It seems like quite a few vendors have that kind of thing in their SCSI BIOS, to the point where I'm disappointed when they don't, but maybe it's just because I've generally only used "modern" SCSI controllers from the 486 and later eras?
Quite possibly! I'm the same - the Adaptec PCI card in the cable headend has it, and I find it tricky to do without it. You can't beat the convenience of firing it up from ROM without even needing a bootdisk.
My AVA-2906 PCI doesn't have it (no boot ROM), and my AHA-1540B ISA card has a boot ROM but doesn't seem to have SCSISelect. Could be that it needs a ROM/Microcode update but I've never seen the ROM files available for download. The last I've seen for the AHA-1540B is AT/SCSI v3.20 in
http://annex.retroarchive.org/cdrom/chst-strio-95/DIR34/154XBCOD.ZIP, which doesn't include SCSISelect in ROM.
I've dumped the ROMs from my card (I know it's off topic from the thread, but I may as well as we're talking about it...) -- these are v3.10 BIOS and A005 microcode.
I also included 154XBCOD.ZIP for completeness - that's BIOS v3.20 (with >1GB support) and A014 microcode.
It seems like SCSISelect was available on disk for the 1540B card:
http://vogonsdrivers.com/getfile.php?fileid=1961&menustate=0 -- so I'd put this on any SCSI testing disk I was creating for a machine with an Adaptec card.
The AHA-1542C has SCSISelect in ROM, but sadly I doubt the 'C' ROMs will work on a 'B' card: the onboard processor is different (the 'B' uses an Intel 8085, the 'C' uses a Zilog Z80) for a start. The 'B' also has passive termination, whereas the 'C' has discrete active termination, and the AHA-1542CF has Dallas DS2107AS active terminator ICs.
In terms of other cards I have a Tekram 880 VLB cached SCSI card. It has something like SCSISelect in ROM, but not quite as polished. It works, though.
Symbios Logic's CONFIG.EXE - which I'm pretty sure is from SYMC8DOS.ZIP from
http://www5.ncr.com/support/support_drivers_patches.asp?Class=pc_library_53c810 - seems useful, its main purpose seems to be to modify your AUTOEXEC.BAT, CONFIG.SYS or Windows configuration, but it has a "System View" button which lets you pick an adapter, then pick a device on the bus and see some details about it.

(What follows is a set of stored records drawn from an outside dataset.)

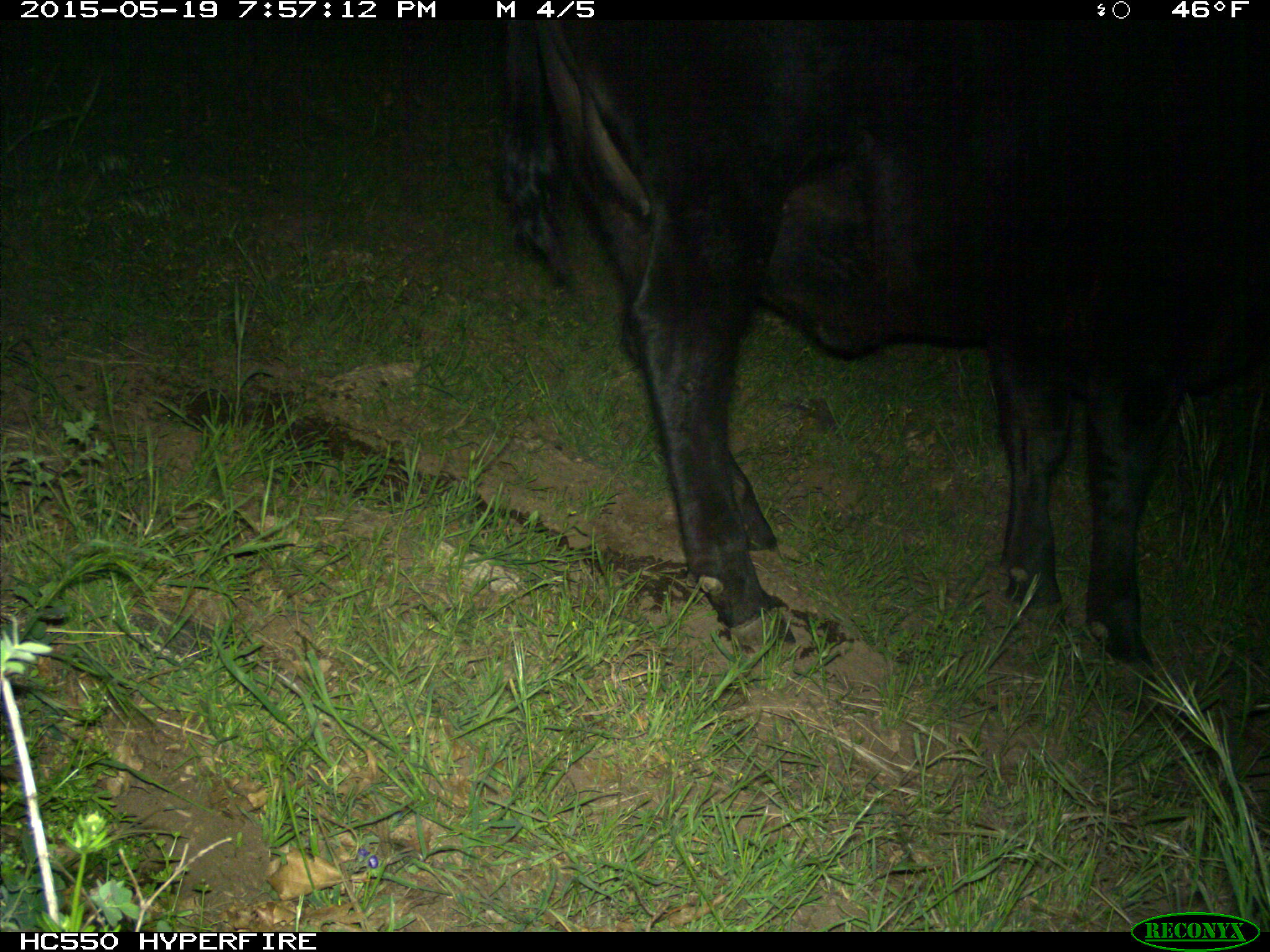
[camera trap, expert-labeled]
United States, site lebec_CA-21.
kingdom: Animalia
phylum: Chordata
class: Mammalia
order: Artiodactyla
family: Bovidae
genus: Bos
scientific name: Bos taurus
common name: domestic cow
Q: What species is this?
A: Bos taurus (domestic cow).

I'd prefer it to just display a list/table instead of displaying a picture of a ribbon cable where you have to click on the device icon, but it's something.
Is there anything similar included with CorelSCSI or EZ-SCSI? I've yet to try them. Truth be told, I don't really know what they bring to the table!
Beyond that, my usual method is a Knoppix live CD - 'lsscsi' will give a brief device list, and 'smartctl -a' gives identification information for drives even if they don't support SMART.